The complex is very large and in two hours and a half you should make choices in your visit. We suggest you do not miss the grandiose buildings aligned along the central axis (most notably the Hall of Supreme Harmony, Điện Thái Hòa, 太和殿) and the temples situated at the south-western corner (among which the astonishing The To Mieu.
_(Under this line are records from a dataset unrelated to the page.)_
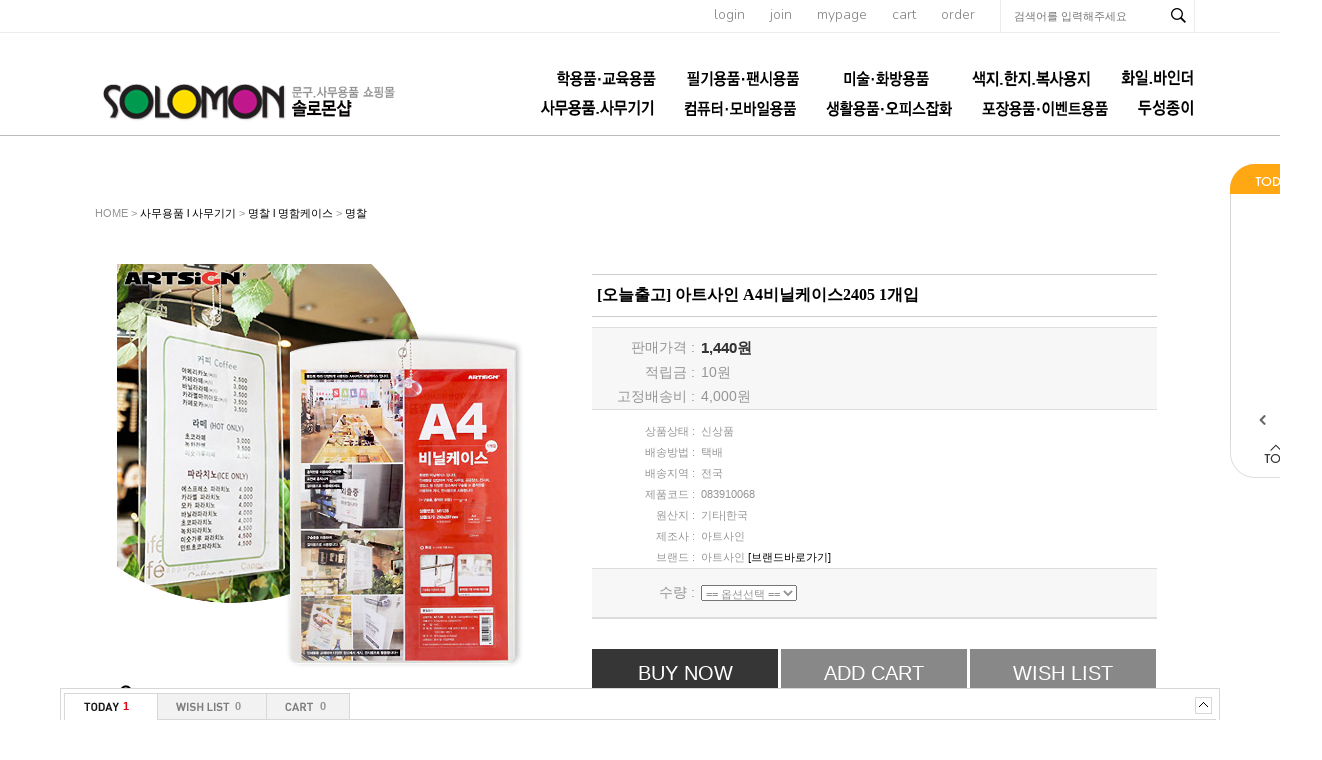

--- FILE ---
content_type: text/html; charset=euc-kr
request_url: http://thffhahstiq.godo.co.kr/shop/goods/goods_review_list.php?goodsno=17180
body_size: 3169
content:
<!DOCTYPE html PUBLIC "-//W3C//DTD XHTML 1.0 Transitional//EN" "http://www.w3.org/TR/xhtml1/DTD/xhtml1-transitional.dtd">
<html xmlns="http://www.w3.org/1999/xhtml" xml:lang="ko" lang="ko">
<head>
<script type="text/javascript" src="/shop/lib/js/jquery-1.10.2.min.js"></script>
<script src="/shop/data/skin/de35_/common.js"></script>
<link rel="styleSheet" href="/shop/data/skin/de35_/style.css">
<script language="javascript">

function popup_register( mode, goodsno, sno )
{
	if ( mode == 'del_review' ) var win = window.open("goods_review_del.php?mode=" + mode + "&sno=" + sno,"qna_register","width=400,height=200");
	else var win = window.open("goods_review_register.php?mode=" + mode + "&goodsno=" + goodsno + "&sno=" + sno,"qna_register","width=600,height=550");
	win.focus();
}

var preContent;
var IntervarId;

function view_content(obj, e)
{
	var tagName = e.srcElement ? e.srcElement.tagName : e.target.tagName;

	if ( document.getElementById && ( tagName == 'A' || tagName == 'IMG' ) ) return;
	else if ( !document.getElementById && ( tagName == 'A' || tagName == 'IMG' ) ) return;

	var div = obj.parentNode;

	for (var i=1, m=div.childNodes.length;i<m;i++) {
		if (div.childNodes[i].nodeType != 1) continue;	// text node.
		else if (obj == div.childNodes[ i ]) continue;

		obj = div.childNodes[ i ];
		break;
	}

	if (preContent && obj!=preContent){
		obj.style.display = "block";
		preContent.style.display = "none";
	}
	else if (preContent && obj==preContent) preContent.style.display = ( preContent.style.display == "none" ? "block" : "none" );
	else if (preContent == null ) obj.style.display = "block";

	preContent = obj;
	IntervarId = setInterval( 'resizeFrame()', 100 );
}
function resizeFrame()
{
    var oBody = document.body;
    var tb_contents = document.getElementById("contents-wrapper");
    var i_height = tb_contents.offsetHeight;
    if(i_height==0){
    	i_height  = 100;
    }

    parent.resizeFrameHeight('inreview',i_height);
    if ( IntervarId ) clearInterval( IntervarId );

	var i_width = tb_contents.offsetWidth;
    if(i_width==0){
    	i_width  = 100;
    }
    parent.resizeFrameWidth('inreview',i_width);
    if ( IntervarId ) clearInterval( IntervarId );
}
</script>
</head>
<body style="margin-top:10px" onLoad="resizeFrame()">

<div id="contents-wrapper">

<div style="float:right;padding:10px 5px">
<a href="javascript:;" onclick="popup_register( 'add_review', '17180' )" class="board_btn_actv">글쓰기</a>
<a href="/shop/goods/goods_review.php?&" target="_parent" class="board_btn_deactv">목록보기</a>
</div>

<div style="clear:both;text-align:center;padding-bottom:15px;"></div>
</div>


<style type="text/css">
	.board_btn_actv{width:83px; height:25px; border:1px solid #090909; background:#090909; line-height: 25px; display:inline-block; text-align:center; color:#fff!important;}
	.board_btn_deactv{width:83px; height:25px; border:1px solid #a7a7a7; background:#fff; line-height: 25px; display:inline-block; text-align:center;}
</style>
</body>
</html>

--- FILE ---
content_type: text/html; charset=euc-kr
request_url: http://thffhahstiq.godo.co.kr/shop/proc/indb.cart.tab.php
body_size: 118
content:
[{"goodsno":"17180","goodsnm":"[오늘출고] 아트사인 A4비닐케이스2405 1개입","img":"175521366096s0.jpg","price":"1440"}]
Dieu De Pagoda, Bach Dang, Dong Ba Market
Not far from the citadel there are a few sightseeing spots which are often neglected by foreign tourists. We suggest you visit the Dieu De Pagoda, a historic temple with a tranquil atmosphere situated along Duong Bach Dang, one of the few streets where your spirit can build on visual clues to recreate images of the old city. Nearby is Dong Ba Market a lively and bustling place full of stalls selling a great variety of items and local produce.
Restaurants can be find anywhere. Hue is famous for its high-quality vegetarian cuisine.

Day 2: royal mausoleums
The second day is devoted to the surroundings of Hue. We suggest you visit at least 3 tombs, notably those of Minh Mang, Thieu Tri and Tu Duc.

Imperial tombs
South of the citadel, immersed in a bucolic and lush landscape, are the tombs of the Nguyen Emperors.
Half day is too little time to visit all tombs. Some of them are quite far from each other and from the city centre.
We suggest you include in your journey at least two mausoleums, those of Minh Mang and Tu Duc emperors’, which are often considered the most impressive and beautiful.
Lang Minh Mang
Among Hue’s imperial mausoleums, the tomb of Emperor Minh Mang stands out for its scale and majesty. Built in accordance with tradition, the complex comprises several large building and vast gardens set in perfect harmony with the natural landscape.
The beautifully adorned main halls are aligned along a central axis, separated from each other by ponds and gardens. The visitor is made to feel the solemnity of the place by the numerous stairs along the path, which finally leads to the burial mound, surrounded and protected by a crescent-shape pond (Lake of the New Moon).
Not to be missed is also Sung An Temple, where the spirits of the imperial couple are worshipped.
As not much information is provided on site, you are encouraged to hire a local guide. The emperor was a poet and a staunch advocate of Vietnamese independence and adherence to its traditional culture.
The tomb lies around 15 km from the centre of Hue.
Lang Tu Duc
During the reign of King Tu Duc Vietnam rapidly lost its sovereignty to the French invaders. It is in this grim context that Tu Duc devoted plenty of time and efforts to have his mausoleum built.
Blending into the surrounding natural environment, his final residence looks like an ideal world. Particularly beautiful are the gardens with ponds and many small-size exquisite buildings.
Surroundings
You may then conclude your day by including an itinerary through the countryside. Along the way you can see Hoang Thanh Bridge, a characteristic wooden architecture.
Another option is to reach Thuan An, a quaint village along the coast.
Where to stay in Hue
Hue has a large offer of accommodation. Prices in Hue are comparatively lower than Hoi An and Hanoi. Indeed, Hue is the best place to focus on if you want to allow yourself some luxury without spending too much.
There are plenty of hostels, cheap inns and a few mid-range value for money hotels in the centre, near the Nguyen Cong Tru street. The context is very touristy, noisy and quite dull though.
If you look for an extraordinary context amid vast natural landscapes you can choose to base yourself outside the city centre, where you can find a number of high-level resorts.
Evening walk
Hue’s city centre was ravaged during the last war and almost nothing of the old city is left. Therefore the area is quite uninteresting and the riverside is the only place where you can have a pleasant stroll.
How to get around in Hue
To reach the main cultural and historical sights in Hue you need to hire a driver or rent a bike. Most hotels can provide for both needs. Prices are very reasonable and small groups (even 3-4 people) will find it convenient to get around by taxi.
Alternatively you can join a tour. Some include a short boat ride along the Perfume River. Accessing Thien Mu Temple from the river is very beautiful.
Getting around by bike is cheap (a day rental fee ranges between 150.000 and 250.000 dong) but definitely very dangerous, as in the rest of Vietnam. Discard the idea if you are not an experienced driver.